Lauded as a teenager, Wayne Rooney has begun to demonstrate the full range of his talents this season

Everton fans never doubted Wayne Rooney’s potential; nor did Manchester United fans, though they may have wondered about the timeline. Sven Goran Eriksson, meanwhile, was never in any doubt.

The Swede, during his spell as manager of England, may have been blandly diplomatic about his players on occasion, but about Rooney he never wavered: “The most remarkably talented young player I have ever worked with.”

Considering that Eriksson had worked with the best youngsters in re-emerging Sweden, then at the highest levels in Italy and Portugal – and spent vast amounts of time visiting and observing in other top nations – that was praise indeed.

Now 24, Rooney appears on the brink of fulfilling all that potential with both club and country, just over seven years since first shooting – literally – to fame when, in October 2002, he scored a spectacular last-minute winner for Everton against Arsenal.

His senior England debut in February 2003 saw him become the country’s youngest international at the time, and he remains England’s youngest goalscorer courtesy of a strike against Macedonia in September 2003.

A broken metatarsal in the quarter-finals against Portugal wrecked Euro 2004 for Rooney (and England) after he had run up four goals against Switzerland and Croatia in the group stage.

Two years later the same jinx opposition saw England halted at the quarter-finals stage in the 2006 World Cup after Rooney was sent off in disgrace for stamping on Ricardo Carvalho. Some excused Rooney’s petulance on the nervy panic which surrounded his late recovery from a foot injury.

Cristiano Ronaldo, a United team-mate at the time, aroused intense ire within the English game for a wink to Portugal’s bench as Rooney tramped from the pitch in Gelsenkirchen.

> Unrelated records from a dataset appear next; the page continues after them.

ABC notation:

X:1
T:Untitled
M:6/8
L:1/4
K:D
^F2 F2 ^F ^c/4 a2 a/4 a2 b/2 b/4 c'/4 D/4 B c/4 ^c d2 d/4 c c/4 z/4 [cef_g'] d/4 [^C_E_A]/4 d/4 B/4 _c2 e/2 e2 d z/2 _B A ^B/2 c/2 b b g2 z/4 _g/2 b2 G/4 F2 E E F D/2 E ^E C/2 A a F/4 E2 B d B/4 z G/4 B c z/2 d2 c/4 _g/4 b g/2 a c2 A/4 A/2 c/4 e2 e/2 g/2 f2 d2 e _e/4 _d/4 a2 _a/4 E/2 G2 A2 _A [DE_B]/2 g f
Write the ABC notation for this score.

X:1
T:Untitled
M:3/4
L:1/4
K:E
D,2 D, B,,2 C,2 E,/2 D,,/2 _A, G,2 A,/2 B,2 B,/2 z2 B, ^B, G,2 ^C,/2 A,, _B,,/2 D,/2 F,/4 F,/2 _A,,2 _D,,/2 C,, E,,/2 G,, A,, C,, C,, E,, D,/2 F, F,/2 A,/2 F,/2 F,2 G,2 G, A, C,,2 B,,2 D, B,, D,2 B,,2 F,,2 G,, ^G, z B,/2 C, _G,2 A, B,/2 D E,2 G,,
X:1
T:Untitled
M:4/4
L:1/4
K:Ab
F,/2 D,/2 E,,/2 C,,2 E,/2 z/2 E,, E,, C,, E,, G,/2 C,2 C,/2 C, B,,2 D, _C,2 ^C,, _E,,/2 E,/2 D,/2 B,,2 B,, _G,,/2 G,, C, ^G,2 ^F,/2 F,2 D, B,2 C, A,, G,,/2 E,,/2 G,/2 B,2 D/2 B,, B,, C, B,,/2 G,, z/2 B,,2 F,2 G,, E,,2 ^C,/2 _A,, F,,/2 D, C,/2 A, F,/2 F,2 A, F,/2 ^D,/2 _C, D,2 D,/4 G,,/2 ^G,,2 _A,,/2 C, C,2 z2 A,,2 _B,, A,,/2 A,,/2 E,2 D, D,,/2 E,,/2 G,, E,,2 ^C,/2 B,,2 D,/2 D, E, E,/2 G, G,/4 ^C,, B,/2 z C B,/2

Now, with roles reversed, it has been Ronaldo’s own departure (for Real Madrid) which has opened the way for Rooney’s step up in quality and effect.

In European qualifying for the 2010 World Cup, only Greece’s Theo Gekas scored more than Rooney’s nine goals in nine matches – and his domestic form has been magisterial, freed to lead the United attack with power, pace and drive.

In the League Cup Final against Aston Villa he came off the bench just before half-time, despite a knee problem, to score the winner – with a remarkable seventh headed goal out of his last eight.

That goal was Rooney’s 28th of the season in all competitions, a total which included the 23 in the Premier League to fire him into leadership of not domestic competition (four clear of Didier Drogba) but also of the pan-European Golden Shoe.

Rooney leads the ESM standings, ahead of Ajax forward Luis Suarez, Drogba and Antonio Di Natale of Udinese.

Rooney has been in unstoppable form. In the short term, Chelsea should beware; in the longer term, so should every other nation heading for the World Cup finals.